## What to do:
Give the number of lines in these entries that contain the string "Vietnam", with no further comment.

## Data extracts:

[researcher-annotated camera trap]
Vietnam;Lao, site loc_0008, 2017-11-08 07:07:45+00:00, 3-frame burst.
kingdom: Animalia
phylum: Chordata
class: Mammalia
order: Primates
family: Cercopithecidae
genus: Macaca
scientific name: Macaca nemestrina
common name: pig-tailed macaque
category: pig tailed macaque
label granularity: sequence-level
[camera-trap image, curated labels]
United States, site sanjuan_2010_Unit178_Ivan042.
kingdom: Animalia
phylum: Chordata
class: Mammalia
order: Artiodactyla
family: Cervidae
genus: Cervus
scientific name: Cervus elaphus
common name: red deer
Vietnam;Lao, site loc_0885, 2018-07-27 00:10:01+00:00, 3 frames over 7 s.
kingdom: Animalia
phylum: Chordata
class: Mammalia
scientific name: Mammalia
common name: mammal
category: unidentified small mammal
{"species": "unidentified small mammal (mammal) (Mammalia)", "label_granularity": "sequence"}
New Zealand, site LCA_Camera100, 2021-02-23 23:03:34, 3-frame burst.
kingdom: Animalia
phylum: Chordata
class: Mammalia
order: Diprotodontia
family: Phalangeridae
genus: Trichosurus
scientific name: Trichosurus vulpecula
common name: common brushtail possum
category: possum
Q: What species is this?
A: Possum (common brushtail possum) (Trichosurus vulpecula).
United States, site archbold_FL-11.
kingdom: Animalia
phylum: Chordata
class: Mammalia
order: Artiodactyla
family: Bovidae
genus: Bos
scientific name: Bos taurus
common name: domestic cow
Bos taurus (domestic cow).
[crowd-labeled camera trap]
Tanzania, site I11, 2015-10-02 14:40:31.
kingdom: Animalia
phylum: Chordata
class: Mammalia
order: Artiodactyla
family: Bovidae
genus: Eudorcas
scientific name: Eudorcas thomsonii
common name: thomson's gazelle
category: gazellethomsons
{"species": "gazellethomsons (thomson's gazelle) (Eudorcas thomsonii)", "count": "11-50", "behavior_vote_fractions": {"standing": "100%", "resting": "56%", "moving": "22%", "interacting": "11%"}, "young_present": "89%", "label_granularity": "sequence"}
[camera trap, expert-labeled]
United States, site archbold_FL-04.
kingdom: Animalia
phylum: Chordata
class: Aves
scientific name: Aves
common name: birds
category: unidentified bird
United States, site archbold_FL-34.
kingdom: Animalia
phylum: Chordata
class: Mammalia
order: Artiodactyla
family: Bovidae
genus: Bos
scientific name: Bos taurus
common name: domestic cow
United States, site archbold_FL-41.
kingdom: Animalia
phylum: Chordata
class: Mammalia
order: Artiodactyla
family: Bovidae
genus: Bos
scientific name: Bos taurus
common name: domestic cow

## Solution below:
2